# Plotting with Matplotlib

**Introduction to Python Programming for Earth Scientists**
**Session #10,  Oct 2023 **

### Today's Schedule

- Student presentations of python packages/functions
- Walk through code assignment #2
- Classwork: Review Numpy Arrays, Plotting with Matplotlib

### Learning goals for Matplotlib

- Learn about Matplotlib and be able to import the pyplot sub-package.
- Know how to do line plotting basics for lists or arrays.
- Know how to annotate a plot: add axis labels, add a title to a plot, vary the line/marker style and color.
- Be able to create a x,y scatter plot, and know how it is different. 
- Learn how to plot multiple quantities on the same plot, and use a legend
- Learn how to plot histograms with variable number of bins

### Geoscience topics

- CO2 concentration measurements at Manua Loa, Hawaii
- Ice cores as a proxy for longterm climate evolution


## <span style="color: green;">REVIEW: numpy arrays</span>

### About arrays

Numpy `ndarrays` vs.

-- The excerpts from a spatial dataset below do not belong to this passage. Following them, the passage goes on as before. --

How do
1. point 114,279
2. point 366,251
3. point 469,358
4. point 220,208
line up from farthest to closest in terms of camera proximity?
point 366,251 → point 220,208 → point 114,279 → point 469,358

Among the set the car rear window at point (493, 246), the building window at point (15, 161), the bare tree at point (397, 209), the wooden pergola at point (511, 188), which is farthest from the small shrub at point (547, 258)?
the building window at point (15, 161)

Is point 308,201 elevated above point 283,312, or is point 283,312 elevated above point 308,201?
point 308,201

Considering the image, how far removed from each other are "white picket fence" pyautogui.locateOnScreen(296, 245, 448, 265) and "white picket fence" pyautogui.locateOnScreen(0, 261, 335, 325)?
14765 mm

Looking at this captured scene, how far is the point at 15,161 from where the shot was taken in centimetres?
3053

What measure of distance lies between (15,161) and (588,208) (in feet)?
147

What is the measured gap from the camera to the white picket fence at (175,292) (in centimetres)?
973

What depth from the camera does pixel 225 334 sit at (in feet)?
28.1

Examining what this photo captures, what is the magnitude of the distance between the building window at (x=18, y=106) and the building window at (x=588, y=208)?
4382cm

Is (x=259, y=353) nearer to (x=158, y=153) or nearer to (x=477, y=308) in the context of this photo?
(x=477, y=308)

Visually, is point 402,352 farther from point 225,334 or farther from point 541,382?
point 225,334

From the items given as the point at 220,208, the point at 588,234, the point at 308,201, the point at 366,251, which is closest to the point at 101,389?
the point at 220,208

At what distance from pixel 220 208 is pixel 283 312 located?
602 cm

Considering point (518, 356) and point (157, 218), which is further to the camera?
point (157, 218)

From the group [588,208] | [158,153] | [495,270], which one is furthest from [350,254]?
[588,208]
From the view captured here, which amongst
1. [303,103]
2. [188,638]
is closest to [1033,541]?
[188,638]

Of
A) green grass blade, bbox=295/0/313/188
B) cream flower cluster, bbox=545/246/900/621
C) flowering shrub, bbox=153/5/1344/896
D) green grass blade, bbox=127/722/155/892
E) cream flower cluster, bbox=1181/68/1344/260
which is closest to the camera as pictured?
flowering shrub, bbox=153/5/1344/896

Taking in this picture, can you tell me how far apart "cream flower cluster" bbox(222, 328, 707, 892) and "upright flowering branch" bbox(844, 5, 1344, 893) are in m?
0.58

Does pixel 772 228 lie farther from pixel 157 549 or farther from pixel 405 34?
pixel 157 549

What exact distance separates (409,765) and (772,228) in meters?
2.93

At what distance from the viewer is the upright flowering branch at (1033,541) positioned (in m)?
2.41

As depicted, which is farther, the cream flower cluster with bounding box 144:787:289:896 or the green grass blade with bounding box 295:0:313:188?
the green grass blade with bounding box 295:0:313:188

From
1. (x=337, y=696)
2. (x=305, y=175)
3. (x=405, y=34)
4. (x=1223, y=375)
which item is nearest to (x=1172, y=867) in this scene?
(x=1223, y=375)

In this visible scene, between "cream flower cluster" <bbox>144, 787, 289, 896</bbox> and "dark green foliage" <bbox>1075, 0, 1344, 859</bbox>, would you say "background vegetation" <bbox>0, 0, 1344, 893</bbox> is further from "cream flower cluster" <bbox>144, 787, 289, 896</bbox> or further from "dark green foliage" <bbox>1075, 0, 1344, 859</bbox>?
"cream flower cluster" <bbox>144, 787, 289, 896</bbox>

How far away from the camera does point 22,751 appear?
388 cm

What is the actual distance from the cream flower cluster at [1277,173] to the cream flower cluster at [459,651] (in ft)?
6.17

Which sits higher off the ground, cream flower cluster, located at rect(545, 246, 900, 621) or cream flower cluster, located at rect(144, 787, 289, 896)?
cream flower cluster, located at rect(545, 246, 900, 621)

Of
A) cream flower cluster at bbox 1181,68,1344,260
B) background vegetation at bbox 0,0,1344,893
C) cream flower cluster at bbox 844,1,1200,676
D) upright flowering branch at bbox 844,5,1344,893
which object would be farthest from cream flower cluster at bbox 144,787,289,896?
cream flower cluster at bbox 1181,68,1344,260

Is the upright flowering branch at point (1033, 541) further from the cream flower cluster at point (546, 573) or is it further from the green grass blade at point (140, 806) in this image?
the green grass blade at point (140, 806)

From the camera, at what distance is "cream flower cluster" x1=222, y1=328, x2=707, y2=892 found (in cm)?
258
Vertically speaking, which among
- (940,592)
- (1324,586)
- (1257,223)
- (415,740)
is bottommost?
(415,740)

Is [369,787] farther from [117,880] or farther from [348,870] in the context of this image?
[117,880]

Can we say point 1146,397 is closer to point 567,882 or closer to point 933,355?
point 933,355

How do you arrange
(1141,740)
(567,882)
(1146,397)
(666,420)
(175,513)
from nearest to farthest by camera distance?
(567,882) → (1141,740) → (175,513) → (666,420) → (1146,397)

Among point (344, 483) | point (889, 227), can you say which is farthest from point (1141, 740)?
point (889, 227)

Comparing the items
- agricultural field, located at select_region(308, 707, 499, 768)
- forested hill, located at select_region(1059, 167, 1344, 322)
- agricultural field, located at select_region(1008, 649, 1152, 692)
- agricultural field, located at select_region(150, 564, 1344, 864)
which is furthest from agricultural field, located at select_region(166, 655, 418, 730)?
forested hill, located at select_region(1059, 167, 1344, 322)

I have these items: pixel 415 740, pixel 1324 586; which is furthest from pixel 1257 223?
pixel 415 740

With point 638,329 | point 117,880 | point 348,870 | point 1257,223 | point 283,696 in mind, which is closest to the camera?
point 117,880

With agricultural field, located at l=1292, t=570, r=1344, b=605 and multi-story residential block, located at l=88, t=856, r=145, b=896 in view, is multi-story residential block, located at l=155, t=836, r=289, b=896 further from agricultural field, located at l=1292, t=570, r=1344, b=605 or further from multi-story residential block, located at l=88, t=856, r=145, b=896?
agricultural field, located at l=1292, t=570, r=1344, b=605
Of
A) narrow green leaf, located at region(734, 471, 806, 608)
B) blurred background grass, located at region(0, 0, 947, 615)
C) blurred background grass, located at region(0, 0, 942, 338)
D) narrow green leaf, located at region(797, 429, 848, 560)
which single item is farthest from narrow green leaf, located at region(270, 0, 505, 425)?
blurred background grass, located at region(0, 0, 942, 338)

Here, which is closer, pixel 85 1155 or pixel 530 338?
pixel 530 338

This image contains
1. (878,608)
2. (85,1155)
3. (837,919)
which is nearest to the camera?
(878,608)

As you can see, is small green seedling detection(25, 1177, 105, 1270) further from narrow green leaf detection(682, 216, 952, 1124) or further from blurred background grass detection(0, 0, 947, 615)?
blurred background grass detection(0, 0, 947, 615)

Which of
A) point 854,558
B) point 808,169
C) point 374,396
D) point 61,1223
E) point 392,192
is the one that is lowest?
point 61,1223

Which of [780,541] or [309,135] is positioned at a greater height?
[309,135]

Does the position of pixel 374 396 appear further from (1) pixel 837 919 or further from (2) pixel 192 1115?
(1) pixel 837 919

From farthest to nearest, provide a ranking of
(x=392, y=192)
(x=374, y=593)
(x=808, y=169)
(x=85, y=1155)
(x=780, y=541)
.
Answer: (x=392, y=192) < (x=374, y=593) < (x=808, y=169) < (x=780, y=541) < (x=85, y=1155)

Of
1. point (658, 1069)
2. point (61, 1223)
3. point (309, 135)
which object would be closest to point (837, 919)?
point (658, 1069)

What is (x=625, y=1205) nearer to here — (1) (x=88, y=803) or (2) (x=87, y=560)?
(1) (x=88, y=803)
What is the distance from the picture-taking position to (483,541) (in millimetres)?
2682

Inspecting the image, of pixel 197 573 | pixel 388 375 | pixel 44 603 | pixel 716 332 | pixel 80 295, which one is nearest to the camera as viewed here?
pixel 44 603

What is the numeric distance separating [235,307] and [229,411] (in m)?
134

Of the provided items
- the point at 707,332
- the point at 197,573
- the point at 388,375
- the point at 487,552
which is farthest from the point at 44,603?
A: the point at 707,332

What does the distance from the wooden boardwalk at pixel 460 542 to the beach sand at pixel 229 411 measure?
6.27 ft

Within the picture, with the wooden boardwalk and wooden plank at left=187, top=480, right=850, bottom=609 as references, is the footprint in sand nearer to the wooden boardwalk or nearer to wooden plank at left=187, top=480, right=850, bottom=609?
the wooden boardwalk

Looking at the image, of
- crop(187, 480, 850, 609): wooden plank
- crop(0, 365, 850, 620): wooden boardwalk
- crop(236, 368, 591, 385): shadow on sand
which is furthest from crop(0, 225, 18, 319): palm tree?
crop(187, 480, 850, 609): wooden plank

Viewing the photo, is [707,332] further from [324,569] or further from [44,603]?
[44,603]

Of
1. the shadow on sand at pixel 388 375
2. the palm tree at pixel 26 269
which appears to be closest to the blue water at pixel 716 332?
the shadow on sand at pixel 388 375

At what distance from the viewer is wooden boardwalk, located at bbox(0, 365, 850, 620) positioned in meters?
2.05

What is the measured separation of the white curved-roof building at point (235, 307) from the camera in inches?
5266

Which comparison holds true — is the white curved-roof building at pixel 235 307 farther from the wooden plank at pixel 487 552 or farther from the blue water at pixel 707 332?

Python `lists`:

- A list can contain object of different types; in an ndarray, all objects have the same type (default `float`)

- An `ndarray` can have multiple dimensions 

- When a mathematical operation is performed on one or more ndarrays. 
It is (usually) applied to *all* elements of the array at once


### Ways to create new arrays

- The `array()` function turns a list into an array. Ex: `myarr = np.array([1, 3, 2])`

- Functions like `zeros(), ones(),` and `empty()` create an array of given size. Ex: `myarr = np.ones(5)`

- The `arange()` acts like `range()` but generates an array. Ex: `myarr = np.arange(1, 10, 2)`

- The `linspace()` and `logspace()` functions also create arrays with sequences of values. Ex: `myarr = linspace(0, 100, 25) # create a sequence of 25 numbers from 0 to 100`



## <span style="color: green;">IN-CLASS PRACTICE: Length of day</span>


From [this wonderful site](https://www.timeanddate.com/sun/usa/boulder) we learn that Boulder's days are about 15 hours long at the summer solstice and 9 hours long at the winter solstice. That's a range of 6 hours and a period of one year (by definition!). Our formula for the length of day ("LOD", here represented in math by the symbol $L$) is therefore:

$$L = L_\text{mean} + R \sin(2\pi t / P)$$

where $L_\text{mean} = 12$ hours is the mean day length, $R = 6$ hours is the annual range, $t$ is the time in days since the vernal equinox ($\sim$March 21), and $P$ is the period in days (= 365, or really 365.25 if you want to want to be more accurate and factor in leap years).

In [None]:
import numpy as np

# make an array to represent days of the year

# define variables for `period` (= 365 days), `mean_lod` (= 12 hours), 
# and `lod_range` (= 6 hours) 

# use `np.sin()` to calculate the length of day for each day of the year


# get the plotting package!

import matplotlib.pyplot as plt

#plt.plot(NAME_OF_TIME_VARIABLE_HERE, NAME_OF_LOD_VARIABLE_HERE)
#plt.xlabel('Time from vernal equinox (days)')
#plt.ylabel('Length of day (hours)')

## Ha! Perfect transition! what is Matplotlib?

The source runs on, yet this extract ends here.